### DOCUMENT SECTION
========

What is America's middle class?

By Tom Putnam | Dec 23, 2011

Democracy should assure legal freedoms. This means that all people should have the opportunity to pursue their wildest dreams, as long as they don’t infringe on others' rights.

We hear a lot today about America’s disappearing middle class. Until recently, a society’s middle class included small business owners, who had developed personal wealth.

During the 20th Century, the U.S. was the world’s principle producer of automobiles. Because of the rough treatment of labor by the steel industries in the first half of the century, labor unions were established. Their mission was to protect the rights of laborers, who began to receive decent wages for their sweat and tears. Labor unions were formed in the automobile industry and Detroit became the principle city for automobile production. Union wages began to rise for workers on the automobile assembly lines.

My father, the oldest of three sons of a widowed grade school principal (my paternal grandmother), worked for Chevrolet after he graduated in 1928 from the College of Engineering at the University of California in Berkeley. My parents were living in Cincinnati when World War II developed and eventually moved to Detroit in 1947. I entered the University of Cincinnati as a pre-med student in 1948. During the summer, I would go home to Detroit and was able to work on the automobile assembly line at the Chrysler factory on Jefferson Avenue. I made a very good wage, approximately $2.50 per hour. The job was enabled by our neighbor, who had started on the assembly line at Chrysler and had risen to the rank of supervisor. His son was in dental school. He recognized the value and importance of education.

There were quite a few college students working at the Chrysler factory and we were all asked to join the UAW-CIO. One student refused. Two workers grabbed him by his buttocks and shoulders, hauled him to the door and tossed him outside. He did not return. The rest of us joined the union.

I met some wonderful workers during my several summers at Chrysler. They knew of my desire to become a physician. Each summer when I returned, I would be greeted by some old friends with, “Hey Doc, good to see you back!”

========

### TO DO
Rewrite the part of the middle-class piece that opens with the words containing "By Tom Putnam" and closes with "developed personal wealth.", replacing "legal freedoms" with "civil liberties". The lines after this have no connection to the middle-class piece.

### RECORD EXCERPTS
========

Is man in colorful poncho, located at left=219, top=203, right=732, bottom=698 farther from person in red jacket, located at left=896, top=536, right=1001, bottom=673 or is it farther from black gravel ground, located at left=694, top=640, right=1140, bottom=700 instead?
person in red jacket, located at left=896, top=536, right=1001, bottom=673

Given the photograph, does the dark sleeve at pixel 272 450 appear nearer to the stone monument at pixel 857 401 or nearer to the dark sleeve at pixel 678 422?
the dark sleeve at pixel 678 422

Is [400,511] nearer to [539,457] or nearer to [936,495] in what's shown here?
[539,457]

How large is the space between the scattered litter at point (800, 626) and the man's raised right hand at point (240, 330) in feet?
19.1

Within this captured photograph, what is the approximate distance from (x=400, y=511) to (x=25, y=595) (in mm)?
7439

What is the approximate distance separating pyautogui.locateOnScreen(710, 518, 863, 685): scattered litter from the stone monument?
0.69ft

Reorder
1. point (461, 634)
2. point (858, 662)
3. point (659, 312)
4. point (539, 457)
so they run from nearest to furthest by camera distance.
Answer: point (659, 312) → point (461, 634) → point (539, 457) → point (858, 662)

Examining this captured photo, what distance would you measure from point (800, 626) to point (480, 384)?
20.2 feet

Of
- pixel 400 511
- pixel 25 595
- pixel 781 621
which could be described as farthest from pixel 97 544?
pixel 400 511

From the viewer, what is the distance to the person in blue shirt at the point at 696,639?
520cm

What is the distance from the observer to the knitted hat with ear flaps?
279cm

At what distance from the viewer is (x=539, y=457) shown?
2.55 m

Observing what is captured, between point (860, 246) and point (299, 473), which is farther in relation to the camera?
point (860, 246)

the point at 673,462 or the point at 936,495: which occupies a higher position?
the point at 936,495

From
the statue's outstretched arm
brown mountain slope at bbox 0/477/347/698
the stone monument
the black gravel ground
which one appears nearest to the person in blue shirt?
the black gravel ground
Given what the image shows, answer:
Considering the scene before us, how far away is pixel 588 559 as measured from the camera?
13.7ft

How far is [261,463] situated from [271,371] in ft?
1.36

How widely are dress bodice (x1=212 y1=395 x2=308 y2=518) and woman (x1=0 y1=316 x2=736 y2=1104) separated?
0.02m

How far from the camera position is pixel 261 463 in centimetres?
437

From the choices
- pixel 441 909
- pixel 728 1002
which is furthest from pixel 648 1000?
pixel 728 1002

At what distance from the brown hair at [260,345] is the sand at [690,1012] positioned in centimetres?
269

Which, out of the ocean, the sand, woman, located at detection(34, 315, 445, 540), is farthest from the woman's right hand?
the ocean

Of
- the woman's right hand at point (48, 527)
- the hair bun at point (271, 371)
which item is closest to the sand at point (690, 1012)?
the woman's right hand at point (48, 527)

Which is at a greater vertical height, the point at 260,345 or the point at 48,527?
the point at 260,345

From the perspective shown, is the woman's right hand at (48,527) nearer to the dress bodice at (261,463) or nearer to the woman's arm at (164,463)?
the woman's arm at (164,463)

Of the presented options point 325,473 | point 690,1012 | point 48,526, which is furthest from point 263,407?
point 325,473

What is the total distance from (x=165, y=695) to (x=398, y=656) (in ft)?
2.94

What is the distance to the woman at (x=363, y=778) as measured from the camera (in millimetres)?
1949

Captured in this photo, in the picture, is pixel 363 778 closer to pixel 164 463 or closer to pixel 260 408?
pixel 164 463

========

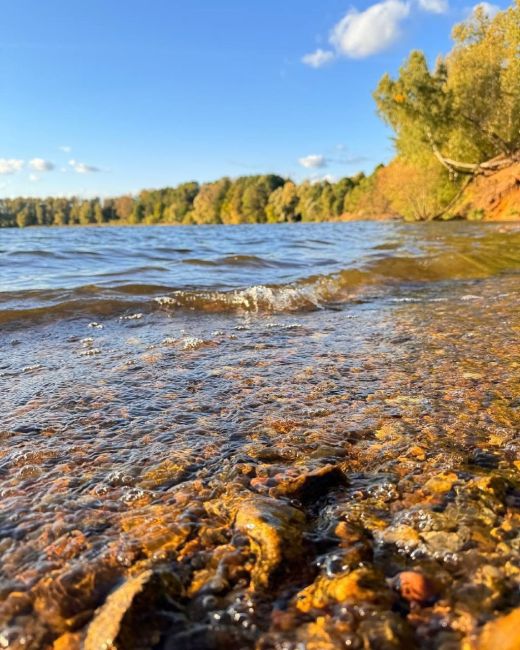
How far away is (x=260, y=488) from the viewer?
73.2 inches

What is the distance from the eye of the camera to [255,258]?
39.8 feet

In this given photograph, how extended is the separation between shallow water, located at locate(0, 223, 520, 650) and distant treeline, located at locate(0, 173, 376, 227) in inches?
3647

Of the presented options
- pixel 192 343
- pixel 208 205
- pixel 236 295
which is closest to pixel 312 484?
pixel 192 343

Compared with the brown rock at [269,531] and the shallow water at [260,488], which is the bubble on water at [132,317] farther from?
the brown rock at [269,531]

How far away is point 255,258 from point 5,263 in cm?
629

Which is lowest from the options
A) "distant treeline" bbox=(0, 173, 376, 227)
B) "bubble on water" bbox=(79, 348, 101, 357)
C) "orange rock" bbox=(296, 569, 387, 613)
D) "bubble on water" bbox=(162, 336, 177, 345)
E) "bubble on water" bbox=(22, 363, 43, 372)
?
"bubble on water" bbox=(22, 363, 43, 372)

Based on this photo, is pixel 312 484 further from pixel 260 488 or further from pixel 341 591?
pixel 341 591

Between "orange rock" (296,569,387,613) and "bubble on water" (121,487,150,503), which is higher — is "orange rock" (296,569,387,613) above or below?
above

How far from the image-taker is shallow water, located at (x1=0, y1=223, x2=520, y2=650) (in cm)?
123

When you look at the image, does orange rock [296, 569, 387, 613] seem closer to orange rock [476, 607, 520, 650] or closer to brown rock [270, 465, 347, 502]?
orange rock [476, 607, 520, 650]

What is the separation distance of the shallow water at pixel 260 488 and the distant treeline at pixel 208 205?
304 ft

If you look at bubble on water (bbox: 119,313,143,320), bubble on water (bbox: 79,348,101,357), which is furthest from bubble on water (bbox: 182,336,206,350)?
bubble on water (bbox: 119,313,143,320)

========

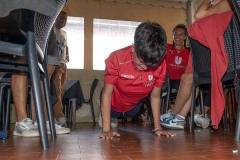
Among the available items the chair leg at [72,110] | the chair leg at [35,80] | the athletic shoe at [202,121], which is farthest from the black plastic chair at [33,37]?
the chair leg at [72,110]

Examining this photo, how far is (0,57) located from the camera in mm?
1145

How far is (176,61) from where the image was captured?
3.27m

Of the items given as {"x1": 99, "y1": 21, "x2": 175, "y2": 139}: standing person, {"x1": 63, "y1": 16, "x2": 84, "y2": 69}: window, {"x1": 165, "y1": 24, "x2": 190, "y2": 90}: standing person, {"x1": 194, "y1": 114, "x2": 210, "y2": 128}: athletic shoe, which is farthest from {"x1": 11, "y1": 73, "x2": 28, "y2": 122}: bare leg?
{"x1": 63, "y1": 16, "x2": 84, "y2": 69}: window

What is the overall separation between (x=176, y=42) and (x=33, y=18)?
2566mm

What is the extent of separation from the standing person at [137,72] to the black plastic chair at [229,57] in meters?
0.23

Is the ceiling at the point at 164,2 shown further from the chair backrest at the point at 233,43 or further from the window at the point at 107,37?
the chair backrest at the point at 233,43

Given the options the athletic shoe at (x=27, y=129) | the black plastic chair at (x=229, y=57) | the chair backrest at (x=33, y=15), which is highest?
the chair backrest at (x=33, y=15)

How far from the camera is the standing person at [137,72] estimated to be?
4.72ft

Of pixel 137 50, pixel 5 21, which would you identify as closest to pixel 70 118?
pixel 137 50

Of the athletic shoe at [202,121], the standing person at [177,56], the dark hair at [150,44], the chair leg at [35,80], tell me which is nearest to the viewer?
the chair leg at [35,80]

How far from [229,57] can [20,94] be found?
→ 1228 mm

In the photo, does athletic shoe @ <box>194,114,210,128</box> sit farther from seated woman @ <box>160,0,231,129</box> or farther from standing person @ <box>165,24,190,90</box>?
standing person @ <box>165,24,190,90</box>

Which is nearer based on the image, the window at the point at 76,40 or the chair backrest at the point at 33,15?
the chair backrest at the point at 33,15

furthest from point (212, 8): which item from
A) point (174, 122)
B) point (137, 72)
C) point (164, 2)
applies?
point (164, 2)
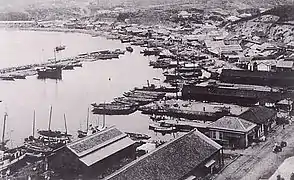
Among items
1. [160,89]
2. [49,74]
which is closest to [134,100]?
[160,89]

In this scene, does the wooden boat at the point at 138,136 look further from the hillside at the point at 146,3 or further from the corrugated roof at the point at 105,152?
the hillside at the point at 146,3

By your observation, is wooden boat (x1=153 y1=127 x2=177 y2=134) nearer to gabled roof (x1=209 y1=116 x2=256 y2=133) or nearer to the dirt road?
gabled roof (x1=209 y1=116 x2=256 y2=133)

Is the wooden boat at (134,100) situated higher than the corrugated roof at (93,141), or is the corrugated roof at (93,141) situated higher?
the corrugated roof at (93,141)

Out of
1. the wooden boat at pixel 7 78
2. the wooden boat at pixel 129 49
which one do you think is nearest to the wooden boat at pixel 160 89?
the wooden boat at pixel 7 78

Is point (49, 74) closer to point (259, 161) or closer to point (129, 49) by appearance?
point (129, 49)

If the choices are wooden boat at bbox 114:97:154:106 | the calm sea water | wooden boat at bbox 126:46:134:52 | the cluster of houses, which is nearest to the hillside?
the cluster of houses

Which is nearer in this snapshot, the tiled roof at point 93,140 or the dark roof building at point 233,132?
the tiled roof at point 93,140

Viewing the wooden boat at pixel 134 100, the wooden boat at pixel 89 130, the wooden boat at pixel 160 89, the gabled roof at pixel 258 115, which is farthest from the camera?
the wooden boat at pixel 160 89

========

### OUTPUT OF THE TASK
By Tom Putnam | Dec 23, 2011

Democracy should assure civil liberties. This means that all people should have the opportunity to pursue their wildest dreams, as long as they don’t infringe on others' rights.

We hear a lot today about America’s disappearing middle class. Until recently, a society’s middle class included small business owners, who had developed personal wealth.